The world got closer when our near neighbours the Musgrave boys purchased their Sydney football jumpers from Mick Simmons sports store. Strictly mail order. Peter had a Balmain one and Neil a Western Suburbs one.The only lads in the whole school who had genuine Sydney football jumpers. I was inspired. I must save my money and do my jobs and then I would be the proud owner of a St.George jumper. The task would be completed and the jumper arrived. Oh no, the crest was a large
plastic one, as opposed to the small material one used by the players. I was literally crestfallen. I got used to it. My mother sewed a number on the back.
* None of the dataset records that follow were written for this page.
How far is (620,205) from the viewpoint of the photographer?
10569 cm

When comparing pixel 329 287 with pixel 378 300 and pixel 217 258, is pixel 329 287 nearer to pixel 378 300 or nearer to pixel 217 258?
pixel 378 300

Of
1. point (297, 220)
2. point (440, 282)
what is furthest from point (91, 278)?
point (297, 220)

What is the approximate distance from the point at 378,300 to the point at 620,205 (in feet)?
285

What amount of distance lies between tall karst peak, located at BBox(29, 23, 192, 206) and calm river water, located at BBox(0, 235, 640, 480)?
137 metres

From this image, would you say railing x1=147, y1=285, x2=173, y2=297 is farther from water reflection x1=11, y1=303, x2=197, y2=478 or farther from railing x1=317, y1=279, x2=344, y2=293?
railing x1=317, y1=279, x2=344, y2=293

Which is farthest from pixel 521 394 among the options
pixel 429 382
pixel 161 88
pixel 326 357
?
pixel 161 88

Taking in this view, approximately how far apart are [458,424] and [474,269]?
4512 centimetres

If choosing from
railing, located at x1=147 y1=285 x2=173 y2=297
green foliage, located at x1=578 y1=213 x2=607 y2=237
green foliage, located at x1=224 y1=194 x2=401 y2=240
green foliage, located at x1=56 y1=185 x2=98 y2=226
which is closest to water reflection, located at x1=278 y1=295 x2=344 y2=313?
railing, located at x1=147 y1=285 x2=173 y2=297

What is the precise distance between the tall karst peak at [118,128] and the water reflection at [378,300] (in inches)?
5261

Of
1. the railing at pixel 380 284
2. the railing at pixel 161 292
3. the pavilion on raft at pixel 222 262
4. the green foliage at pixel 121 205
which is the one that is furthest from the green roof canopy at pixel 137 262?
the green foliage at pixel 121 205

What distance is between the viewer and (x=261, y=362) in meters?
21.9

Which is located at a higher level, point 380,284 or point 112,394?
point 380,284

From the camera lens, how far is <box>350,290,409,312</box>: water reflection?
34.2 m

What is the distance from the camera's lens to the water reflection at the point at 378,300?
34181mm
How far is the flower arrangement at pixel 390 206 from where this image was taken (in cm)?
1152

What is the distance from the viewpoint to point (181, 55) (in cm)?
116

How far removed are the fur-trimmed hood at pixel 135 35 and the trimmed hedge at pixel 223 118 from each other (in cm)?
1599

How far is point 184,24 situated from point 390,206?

I wore the jumper with pride every day after school and would play in the backyard and try to emulate my heroes.

It was around this time I remember seeing my first Rugby League Week newspaper.It was in 1970 and I was perched in the stand at Number one oval in Dubbo. I was curious to know  about the paper that was being read by the man in front of me. It seemed to contain only news and photos about rugby league. I was hooked from 5 yards. I'm sure I did not miss a single copy for the next twenty years and was always the first person on Wednesday morning to greet Joe Snare at the South Dubbo newsagency as he opened the bundle of 50 or more copies. By the end of the week I knew every morsel of the magazine from cover to cover.

There were other starlit moments. When Dubbo CYMS player Tom Jordan signed with St.George. The next Johnny Raper. Not quite. Let the record show that he played one first grade game for the Dragons in 1970 and scored no points! When Kel Brown from that same club made the NSW side and played Queensland on a weekday afternoon at the SCG. I heard of his inclusion on the 9 o'clock news on the Sunday night.

My memories of my first visit to Sydney as a 12 year old, aching to hear pop music and Frank Hyde on 2SM only to find that for the days of Easter it would be 24 hour religious programs from the Vatican!

Life goes on. The priests have passed away or gone home to Ireland. There is no real need to put the car into the ground on Saturday nights in the country anymore. I've lost my St.George jumper. Rugby League Week is in full colour and I haven't bought a copy in years. John O'Reilly has gone to the great broadcasting box in the sky. The Country sides don't really play City any more. All games are on television and
most are at night time.

The memories are vivid, the feelings are warm.

Now where is that Supporters kit? Perhaps with my treasured Tony Branson card."